* _Work order_
Print exactly the line that contains "Skull Heart 20x12 Oval Wall Decal", then every following line through the end of the material; include nothing else and no pictures.

╭─ Source material

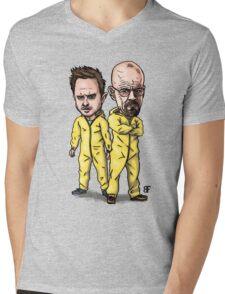 Boiler Suits Mens V-Neck T-Shirt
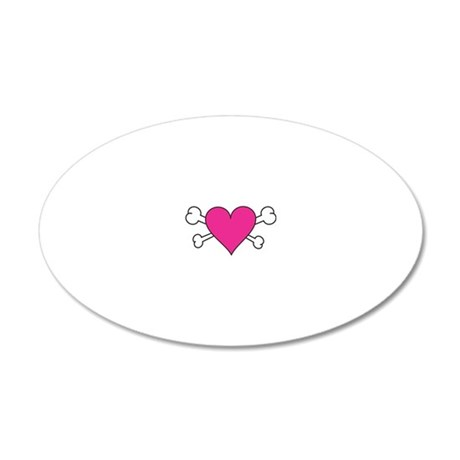 Skull Heart 20x12 Oval Wall Decal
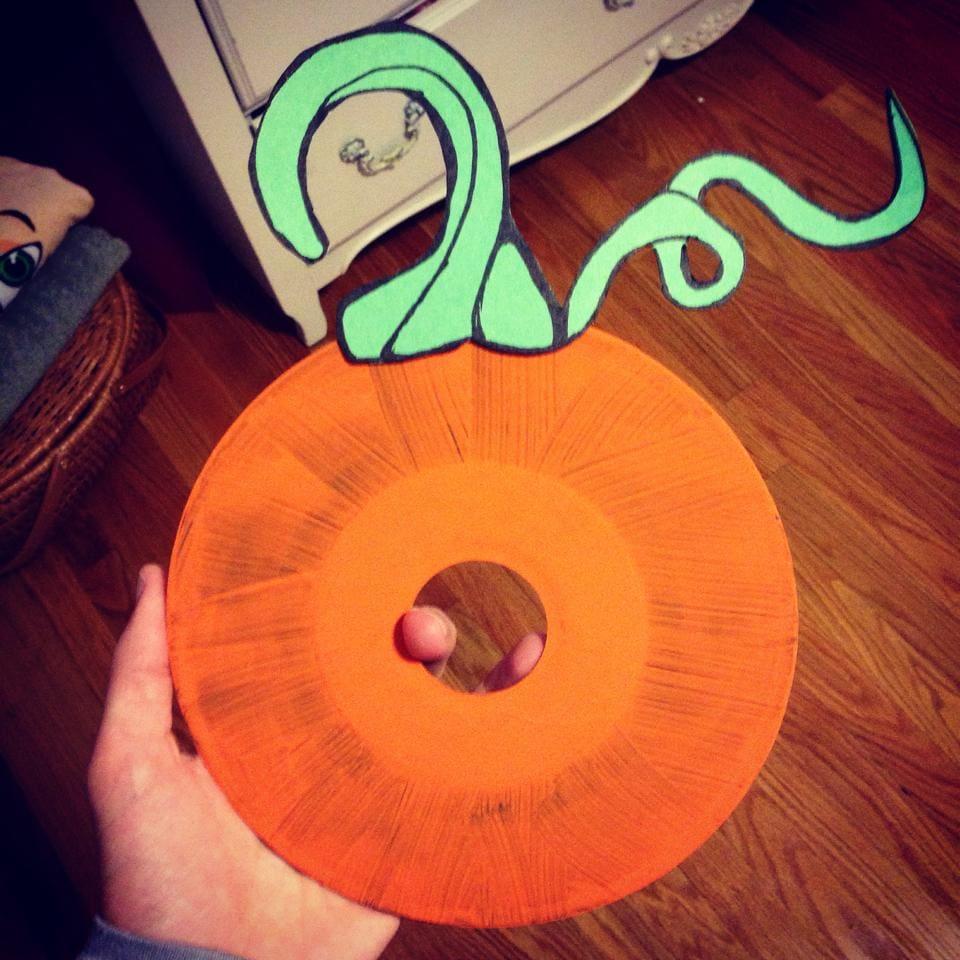 Halloween DIY Project: Pumpkin Album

╰─

* _Solution_
 Skull Heart 20x12 Oval Wall Decal
 Halloween DIY Project: Pumpkin Album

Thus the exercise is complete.